**EXCERPT TO READ:**
Showing posts with label 20th century classic. Show all posts
Showing posts with label 20th century classic. Show all posts

Saturday, 9 April 2016

The Bell Jar - Sylvia Plath


The Bell Jar is the only novel written by the American writer Sylvia Plath. It is a semi-autobiographical novel where Plath tells about her mental illness. The novel was published under pseudonym Victoria Lucas in 1963. It is sad that Plath died by suicide a month after its publication. The novel was published under her real name for the first time in 1967 in UK and was not published in the US until 1971, in accordance with the wishes of both her husband, Ted Hughes and her mother.
Her other important creation was Ariel.




 
 

Esther Greenwood, the protagonist of the novel is narrating her story. She is nineteen and from Boston. She is at New York having won a fashion magazine contest. She is offered a job as an apprentice to Joyce, the editor of a prominent women's magazine at New York. Apart from this, she is also offered passes to fashion shows, free ballet tickets etc. for winning the contest. There were eleven other girls along with her having won some contest and they are put up at Amazon hotel. In others view, she is one of the luckiest girl. She was supposed to be having the time of her life.

"Look what can happen in this country, they'd say. A girl lives in some out of the way town for nineteen years, so poor she can't afford a magazine, and then she gets a scholarship to college & wins a prize here and a prize there and ends up steering New York like her own private car.
Only I wasn't steering anything. Not even myself. I just bumped from my hotel to work and to parties and from parties to my hotel and back to work like a numb trolley-bus. I guess I should have been excited the way most of the other girls were, but I couldn't get myself to react."

**EXERCISE DATA:**
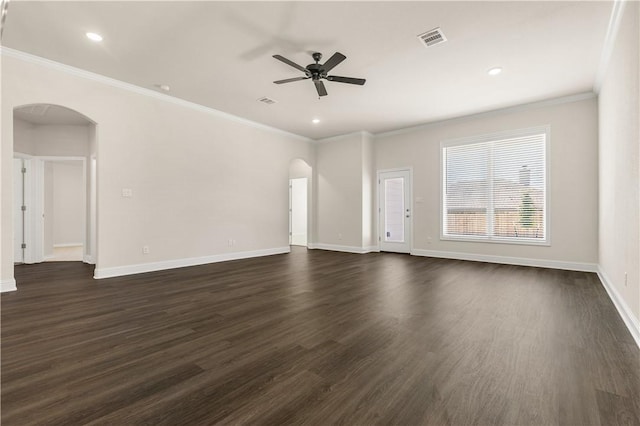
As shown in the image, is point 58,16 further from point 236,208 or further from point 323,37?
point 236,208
---
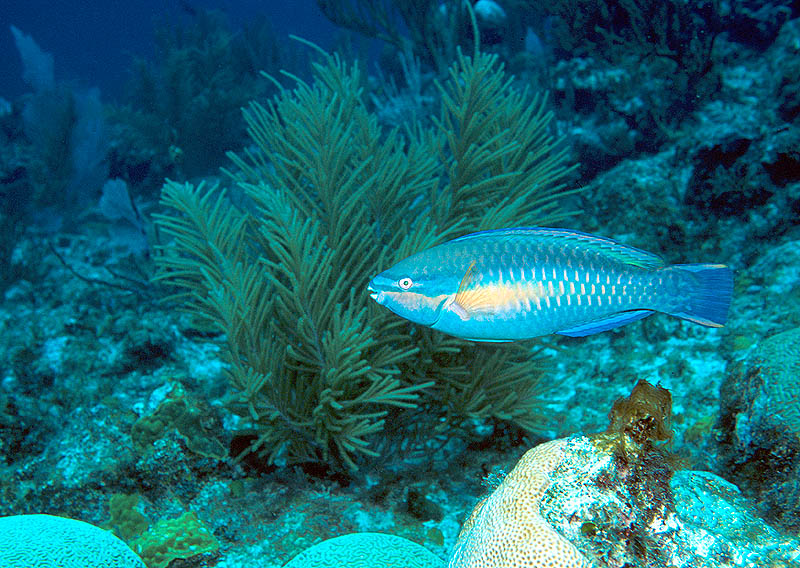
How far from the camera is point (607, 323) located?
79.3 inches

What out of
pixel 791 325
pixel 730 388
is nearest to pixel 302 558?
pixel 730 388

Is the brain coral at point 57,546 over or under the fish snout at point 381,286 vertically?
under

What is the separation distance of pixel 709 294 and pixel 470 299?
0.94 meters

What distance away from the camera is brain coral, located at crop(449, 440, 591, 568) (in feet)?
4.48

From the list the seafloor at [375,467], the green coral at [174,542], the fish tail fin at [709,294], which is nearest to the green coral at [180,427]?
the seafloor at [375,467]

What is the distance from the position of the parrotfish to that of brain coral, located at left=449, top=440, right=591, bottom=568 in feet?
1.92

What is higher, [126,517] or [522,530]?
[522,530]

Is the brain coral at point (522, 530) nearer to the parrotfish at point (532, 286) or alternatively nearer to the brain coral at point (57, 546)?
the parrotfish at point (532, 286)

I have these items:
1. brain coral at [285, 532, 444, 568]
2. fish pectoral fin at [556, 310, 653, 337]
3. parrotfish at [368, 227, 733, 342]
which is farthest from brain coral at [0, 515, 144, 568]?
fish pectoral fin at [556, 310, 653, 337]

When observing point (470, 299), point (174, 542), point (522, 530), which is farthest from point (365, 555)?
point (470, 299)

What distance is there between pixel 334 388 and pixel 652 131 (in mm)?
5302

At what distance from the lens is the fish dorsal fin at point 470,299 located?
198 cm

**QUESTIONS:**
1. Answer from the post on The Bell Jar:
(a) Under what pseudonym was the novel first published?
(b) How old is Esther Greenwood, and where is she from?
(c) At which hotel are the contest winners put up?
2. Translate this sentence from the post on The Bell Jar into Spanish: "The novel was published under pseudonym Victoria Lucas in 1963."
Use only the post on The Bell Jar as your source.

**COMPLETED EXERCISE:**
1.
(a) Victoria Lucas
(b) She is nineteen and from Boston.
(c) The Amazon hotel

2. La novela se publicó bajo el seudónimo de Victoria Lucas en 1963.